Quanta propriedade nas palavras de Andresen, quando as associamos, nos
dias que correm, ao demagogo e seu clã instalados na presidência de Pindorama,
buscando levar a população a expor-se à morte, ante a pandemia de coronavírus
que assolou o país, tudo por conta de alguns empresários energúmenos – que,
certamente, apoiaram-no nas eleições –, com o objetivo de reativar a economia,
quando se sabe que, neste momento, chegamos ao ápice da expansão pela via
comunitária.
Quantas mortes serão necessárias para enquadrar o presidente no crime de
atentado à saúde pública?
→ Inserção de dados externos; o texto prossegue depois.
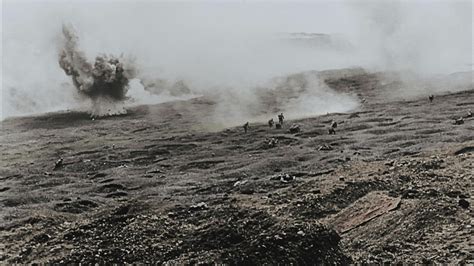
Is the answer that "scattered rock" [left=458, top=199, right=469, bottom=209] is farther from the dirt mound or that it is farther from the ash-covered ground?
the dirt mound

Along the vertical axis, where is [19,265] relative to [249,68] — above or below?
below

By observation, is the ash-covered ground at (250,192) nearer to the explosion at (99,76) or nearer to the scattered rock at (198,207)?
the scattered rock at (198,207)

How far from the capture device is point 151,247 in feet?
29.8

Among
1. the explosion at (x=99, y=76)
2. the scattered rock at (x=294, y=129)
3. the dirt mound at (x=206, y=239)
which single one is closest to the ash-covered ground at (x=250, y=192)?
the dirt mound at (x=206, y=239)

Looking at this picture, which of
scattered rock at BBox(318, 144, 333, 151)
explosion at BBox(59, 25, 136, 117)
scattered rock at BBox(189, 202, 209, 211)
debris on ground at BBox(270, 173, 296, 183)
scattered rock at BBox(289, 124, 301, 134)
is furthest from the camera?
explosion at BBox(59, 25, 136, 117)

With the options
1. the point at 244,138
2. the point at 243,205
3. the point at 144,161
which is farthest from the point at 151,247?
the point at 244,138

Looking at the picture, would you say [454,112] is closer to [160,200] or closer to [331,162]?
[331,162]

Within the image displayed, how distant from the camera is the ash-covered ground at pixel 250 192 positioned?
27.7 ft

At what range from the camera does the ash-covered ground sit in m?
8.45

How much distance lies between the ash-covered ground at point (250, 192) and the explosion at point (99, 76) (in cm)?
580

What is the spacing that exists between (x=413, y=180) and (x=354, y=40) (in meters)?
34.8

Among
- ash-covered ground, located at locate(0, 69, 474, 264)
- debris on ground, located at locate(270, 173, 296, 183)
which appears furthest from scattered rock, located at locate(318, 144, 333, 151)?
debris on ground, located at locate(270, 173, 296, 183)

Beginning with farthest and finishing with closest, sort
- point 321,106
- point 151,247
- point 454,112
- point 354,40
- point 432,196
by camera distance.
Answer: point 354,40, point 321,106, point 454,112, point 432,196, point 151,247

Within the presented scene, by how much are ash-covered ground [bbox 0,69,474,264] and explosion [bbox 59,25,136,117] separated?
19.0 feet
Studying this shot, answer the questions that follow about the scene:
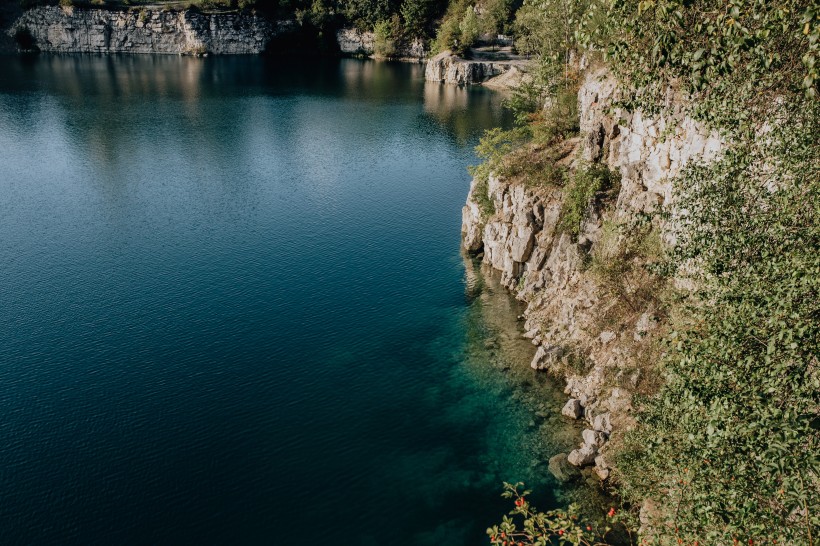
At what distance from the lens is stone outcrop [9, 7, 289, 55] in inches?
7087

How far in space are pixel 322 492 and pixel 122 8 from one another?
191m

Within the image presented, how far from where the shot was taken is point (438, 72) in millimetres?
152125

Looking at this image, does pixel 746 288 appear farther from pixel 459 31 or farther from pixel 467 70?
pixel 459 31

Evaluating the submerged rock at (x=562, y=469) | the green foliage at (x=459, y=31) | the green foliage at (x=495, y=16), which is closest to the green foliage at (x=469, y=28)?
the green foliage at (x=459, y=31)

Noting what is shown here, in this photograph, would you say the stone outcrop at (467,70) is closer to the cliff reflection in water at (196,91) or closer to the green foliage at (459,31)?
the cliff reflection in water at (196,91)

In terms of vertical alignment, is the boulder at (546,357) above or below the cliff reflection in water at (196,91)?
below

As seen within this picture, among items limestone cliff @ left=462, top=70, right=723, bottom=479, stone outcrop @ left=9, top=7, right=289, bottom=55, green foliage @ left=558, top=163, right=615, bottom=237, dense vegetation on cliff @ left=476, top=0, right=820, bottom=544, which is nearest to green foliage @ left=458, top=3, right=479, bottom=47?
stone outcrop @ left=9, top=7, right=289, bottom=55

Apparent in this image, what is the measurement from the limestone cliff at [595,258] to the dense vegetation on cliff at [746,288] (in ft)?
33.7

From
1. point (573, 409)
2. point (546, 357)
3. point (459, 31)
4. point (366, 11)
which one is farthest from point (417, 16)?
point (573, 409)

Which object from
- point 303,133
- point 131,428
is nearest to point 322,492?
point 131,428

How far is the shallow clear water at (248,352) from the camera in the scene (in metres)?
31.0

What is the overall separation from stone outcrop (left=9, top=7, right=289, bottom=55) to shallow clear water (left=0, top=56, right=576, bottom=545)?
108751mm

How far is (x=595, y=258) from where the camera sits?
42.8m

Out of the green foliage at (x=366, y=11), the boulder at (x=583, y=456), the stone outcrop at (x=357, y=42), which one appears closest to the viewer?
the boulder at (x=583, y=456)
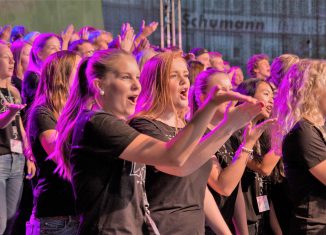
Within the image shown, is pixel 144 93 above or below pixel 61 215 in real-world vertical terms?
above

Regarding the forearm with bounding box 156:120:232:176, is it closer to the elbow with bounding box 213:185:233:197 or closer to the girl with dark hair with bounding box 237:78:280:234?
the elbow with bounding box 213:185:233:197

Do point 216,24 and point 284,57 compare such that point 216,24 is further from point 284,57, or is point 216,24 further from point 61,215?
point 61,215

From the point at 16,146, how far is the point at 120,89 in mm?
2195

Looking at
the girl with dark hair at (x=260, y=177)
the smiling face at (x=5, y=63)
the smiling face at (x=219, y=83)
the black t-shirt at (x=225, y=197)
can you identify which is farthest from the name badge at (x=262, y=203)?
the smiling face at (x=5, y=63)

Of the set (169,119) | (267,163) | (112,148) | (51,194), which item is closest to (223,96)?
(112,148)

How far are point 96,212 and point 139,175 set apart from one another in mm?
198

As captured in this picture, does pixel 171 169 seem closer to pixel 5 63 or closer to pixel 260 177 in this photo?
pixel 260 177

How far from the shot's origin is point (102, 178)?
7.07 ft

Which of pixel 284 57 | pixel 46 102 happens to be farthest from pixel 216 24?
pixel 46 102

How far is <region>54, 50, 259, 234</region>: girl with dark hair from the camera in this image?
80.1 inches

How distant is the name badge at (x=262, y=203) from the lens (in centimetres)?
394

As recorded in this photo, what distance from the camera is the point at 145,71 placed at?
2.88 m

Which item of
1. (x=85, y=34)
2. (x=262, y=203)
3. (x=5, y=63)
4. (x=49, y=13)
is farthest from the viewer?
(x=49, y=13)

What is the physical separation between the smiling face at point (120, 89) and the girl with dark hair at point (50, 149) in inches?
32.0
Neste momento, não há como não se replicar a esse
irresponsável com “fúria e raiva”, sem deixar de observar, seja como for, que,
para um irresponsável no poder, outros tantos sem consciência nele votaram,
manipulados ou não pela mídia ou por um turbilhão de “fake news” – o recurso
abominável de que lança mão a presidência para arrebanhar os incautos!
J.A.R. – H.C.
Sophia de Mello B. Andresen
(1919-2004)
Com fúria e raiva
Com fúria e raiva
acuso o demagogo
E o seu capitalismo
das palavras
Pois é preciso saber
que a palavra é sagrada
Que de longe muito
longe um povo a trouxe
E nela pôs sua alma
confiada
De longe muito longe
desde o início
O homem soube de si
pela palavra
E nomeou a pedra a
flor a água
E tudo emergiu porque
ele disse
Com fúria e raiva
acuso o demagogo
Que se promove à
sombra da palavra
E da palavra faz
poder e jogo
E transforma as
palavras em moeda
Como se fez com o
trigo e com a terra
Junho de 1974
Em: “O nome das coisas” (1977)
O Grande Dia de Sua Ira
(John Martin: pintor
inglês)
Referência:
ANDRESEN, Sophia de Mello Breyner. Com
fúria e raiva. In: __________. Coral e
outros poemas. Seleção e apresentação de Eucanaã Ferraz. 1. ed. São Paulo,
SP: Companhia das Letras, 2018. p. 272.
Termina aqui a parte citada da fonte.